ViTPose: Simple Vision Transformer Baselines for Human Pose Estimation (2204.12484v3)

Abstract: Although no specific domain knowledge is considered in the design, plain vision transformers have shown excellent performance in visual recognition tasks. However, little effort has been made to reveal the potential of such simple structures for pose estimation tasks. In this paper, we show the surprisingly good capabilities of plain vision transformers for pose estimation from various aspects, namely simplicity in model structure, scalability in model size, flexibility in training paradigm, and transferability of knowledge between models, through a simple baseline model called ViTPose. Specifically, ViTPose employs plain and non-hierarchical vision transformers as backbones to extract features for a given person instance and a lightweight decoder for pose estimation. It can be scaled up from 100M to 1B parameters by taking the advantages of the scalable model capacity and high parallelism of transformers, setting a new Pareto front between throughput and performance. Besides, ViTPose is very flexible regarding the attention type, input resolution, pre-training and finetuning strategy, as well as dealing with multiple pose tasks. We also empirically demonstrate that the knowledge of large ViTPose models can be easily transferred to small ones via a simple knowledge token. Experimental results show that our basic ViTPose model outperforms representative methods on the challenging MS COCO Keypoint Detection benchmark, while the largest model sets a new state-of-the-art. The code and models are available at https://github.com/ViTAE-Transformer/ViTPose.

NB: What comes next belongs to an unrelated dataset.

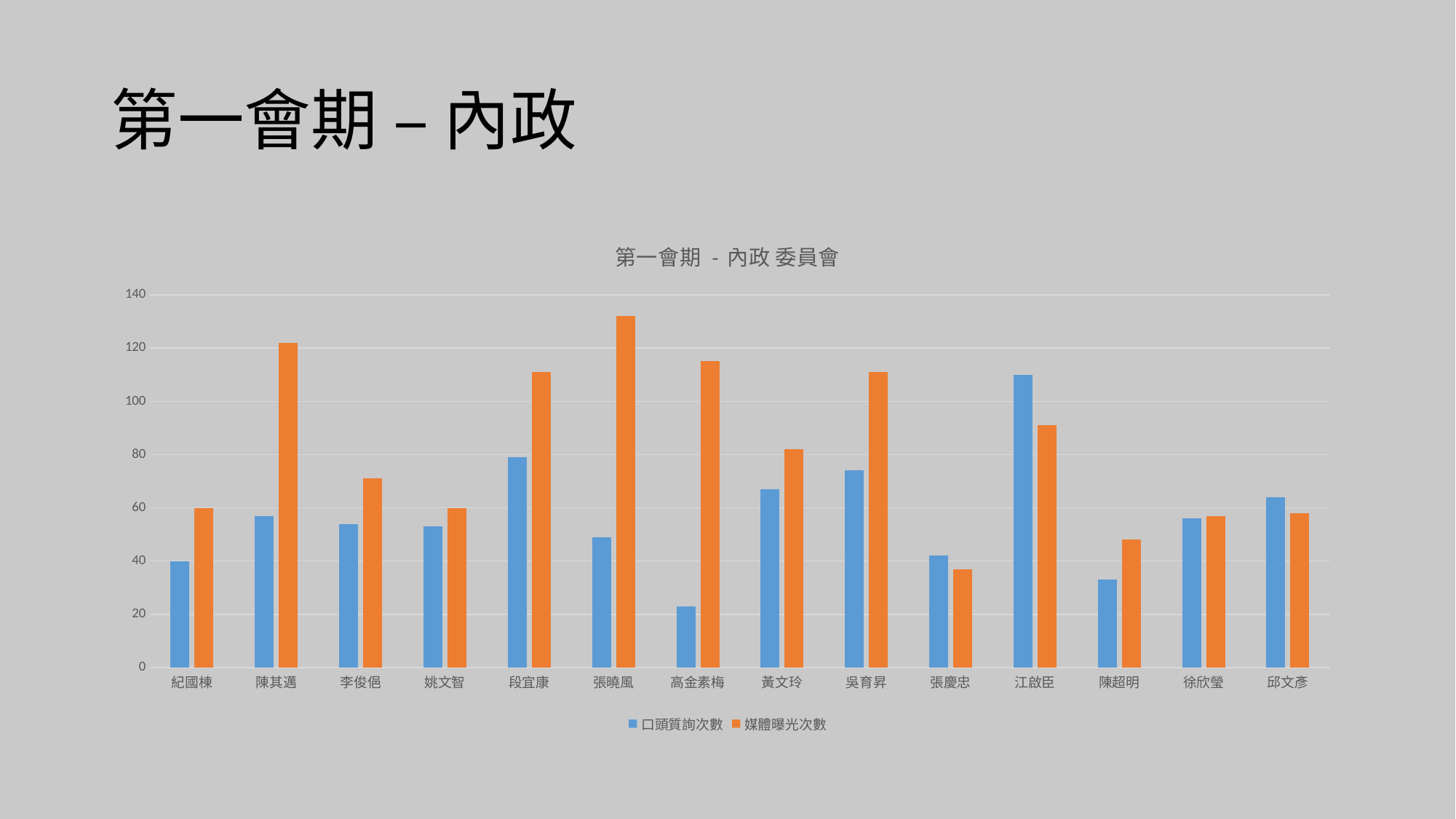
Which category has the highest 口頭質詢次數 value? 江啟臣 How many series does the legend list? 2 What is the title of the chart? 第一會期 - 內政 委員會 How many categories (legislators) are shown on the x axis? 14 Is the 口頭質詢次數 value for 高金素梅 greater or less than 40? less Is the 口頭質詢次數 value for 江啟臣 greater or less than 100? greater What kind of chart is shown on the slide? bar chart Which category has the lowest 口頭質詢次數 value? 高金素梅 Which category has the highest 媒體曝光次數 value? 張曉風 Is the 媒體曝光次數 value for 張曉風 greater or less than 120? greater Which category has the lowest 媒體曝光次數 value? 張慶忠 For 江啟臣, which is larger: 口頭質詢次數 or 媒體曝光次數? 口頭質詢次數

• The paper introduces ViTPose, a novel method using plain vision transformers for human pose estimation without domain-specific modifications.
• It leverages a scalable architecture that adapts from 100M to 1B parameters, achieving competitive performance with simplified design.
• The approach demonstrates effective transfer learning through a learnable knowledge token, reducing training data needs and enhancing model efficiency.

ViTPose: Simple Vision Transformer Baselines for Human Pose Estimation

The paper presents ViTPose, a novel approach utilizing plain vision transformers for human pose estimation tasks. This work explores the capabilities of vision transformers without domain-specific architectural adjustments. The authors introduce ViTPose, leveraging non-hierarchical vision transformers as backbones, paired with a streamlined and efficient decoder for pose estimation.

The ViTPose model demonstrates several noteworthy attributes: simplicity, scalability, flexibility, and transferability. By employing plain vision transformers, the structural complexity is significantly reduced, requiring minimal adjustments for effective performance. The scalability of ViTPose is evident in its capacity to adapt from 100 million to 1 billion parameters, maintaining high parallelism—a marked advantage in the trade-off between throughput and performance.

Key experimental highlights include ViTPose achieving a performance of 80.9 AP on the MS COCO test-dev set, surpassing existing benchmarks. One of the standout achievements of ViTPose is its capacity to improve smaller models by transferring knowledge from larger variants using a novel learnable knowledge token.

Experimental Insights

The paper elaborates on ViTPose's adaptability across multiple facets:

1. Pre-Training Data Flexibility: ViTPose showcases its versatility by yielding competitive results even when pre-trained on datasets considerably smaller than ImageNet, such as MS COCO.
2. Resolution and Attention Mechanism Adaptability: The model's performance improves with increased input resolution. Furthermore, it accommodates various attention mechanisms to optimize resources without sacrificing accuracy.
3. Partial Finetuning and Multi-Dataset Training: ViTPose excels in scenarios where only limited components are finetuned, demonstrating significant reductions in requisite training data and computational resources.
4. Transferability: The paper underscores the potential of using a learnable knowledge token for efficient transfer learning, a novel approach meriting further exploration.

Comparative Analysis

ViTPose's performance was evaluated against various competitive methodologies. Notably, it outperformed traditional convolutional networks and other recent transformer-based models on standard benchmarks, achieving superior results on both the MS COCO and MPII datasets without elaborate architectural changes.

Theoretical and Practical Implications

The implications of ViTPose are multi-faceted. Theoretically, it questions the necessity of domain-specific augmentations in transformer models for pose estimation. Practically, this research provides a new benchmark for simplicity combined with performance, paving the way for future scaling of vision transformer architectures across diverse visual tasks.

Future Directions

This paper opens possible avenues for research into how plain vision transformers can be further optimized for other tasks beyond pose estimation. The exploration of more advanced interaction techniques between tokens and further leveraging combined datasets could propel improvements in transformers' versatility in real-world applications.

Overall, ViTPose is poised to influence future developments in both model architecture simplicity and enhanced performance capabilities within the field of computer vision.